* [GOAL]: Repeat the lines of the listing below exactly, starting at the line that contains "What is the distance" and running through the last line, both included, and only those.

* [AVAILABLE DATA]:
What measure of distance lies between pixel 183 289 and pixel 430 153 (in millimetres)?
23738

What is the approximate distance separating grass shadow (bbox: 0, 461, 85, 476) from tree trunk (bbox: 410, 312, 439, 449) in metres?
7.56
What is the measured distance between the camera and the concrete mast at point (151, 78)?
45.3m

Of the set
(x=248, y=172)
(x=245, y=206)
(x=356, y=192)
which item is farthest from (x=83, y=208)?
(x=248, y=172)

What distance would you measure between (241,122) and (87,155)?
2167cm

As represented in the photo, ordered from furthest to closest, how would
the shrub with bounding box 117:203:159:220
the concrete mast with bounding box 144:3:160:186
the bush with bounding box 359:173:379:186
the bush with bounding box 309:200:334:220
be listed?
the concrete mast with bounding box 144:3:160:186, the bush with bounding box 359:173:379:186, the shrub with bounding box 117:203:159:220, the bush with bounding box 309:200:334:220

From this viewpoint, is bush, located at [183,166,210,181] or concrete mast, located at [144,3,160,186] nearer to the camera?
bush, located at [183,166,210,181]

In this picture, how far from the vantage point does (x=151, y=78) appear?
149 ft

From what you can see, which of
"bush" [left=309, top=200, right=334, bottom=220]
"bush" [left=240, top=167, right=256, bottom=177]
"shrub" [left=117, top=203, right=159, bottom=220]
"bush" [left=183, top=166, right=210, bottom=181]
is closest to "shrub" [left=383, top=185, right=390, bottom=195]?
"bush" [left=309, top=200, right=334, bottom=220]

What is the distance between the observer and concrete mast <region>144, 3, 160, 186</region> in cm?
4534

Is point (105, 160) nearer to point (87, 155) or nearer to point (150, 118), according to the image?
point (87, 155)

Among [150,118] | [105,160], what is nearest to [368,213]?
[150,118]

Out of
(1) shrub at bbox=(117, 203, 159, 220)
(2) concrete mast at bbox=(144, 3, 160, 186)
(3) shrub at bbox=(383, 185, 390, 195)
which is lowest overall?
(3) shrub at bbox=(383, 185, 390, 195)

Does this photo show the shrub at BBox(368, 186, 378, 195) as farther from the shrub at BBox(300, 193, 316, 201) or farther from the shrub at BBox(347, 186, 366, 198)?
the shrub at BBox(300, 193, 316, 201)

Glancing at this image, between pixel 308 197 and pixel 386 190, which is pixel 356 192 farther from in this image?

* [RESULT BELOW]:
What is the distance between the observer and concrete mast <region>144, 3, 160, 186</region> in cm?
4534

Is point (105, 160) nearer to point (87, 155) or nearer to point (150, 118), according to the image?
point (87, 155)

Among [150,118] | [105,160], what is nearest to [368,213]?
[150,118]

Out of
(1) shrub at bbox=(117, 203, 159, 220)
(2) concrete mast at bbox=(144, 3, 160, 186)
(3) shrub at bbox=(383, 185, 390, 195)
which is lowest overall?
(3) shrub at bbox=(383, 185, 390, 195)

Does this photo show the shrub at BBox(368, 186, 378, 195) as farther from the shrub at BBox(300, 193, 316, 201) or farther from the shrub at BBox(347, 186, 366, 198)?
the shrub at BBox(300, 193, 316, 201)

Glancing at this image, between pixel 308 197 and pixel 386 190, which is pixel 356 192 farther from in this image?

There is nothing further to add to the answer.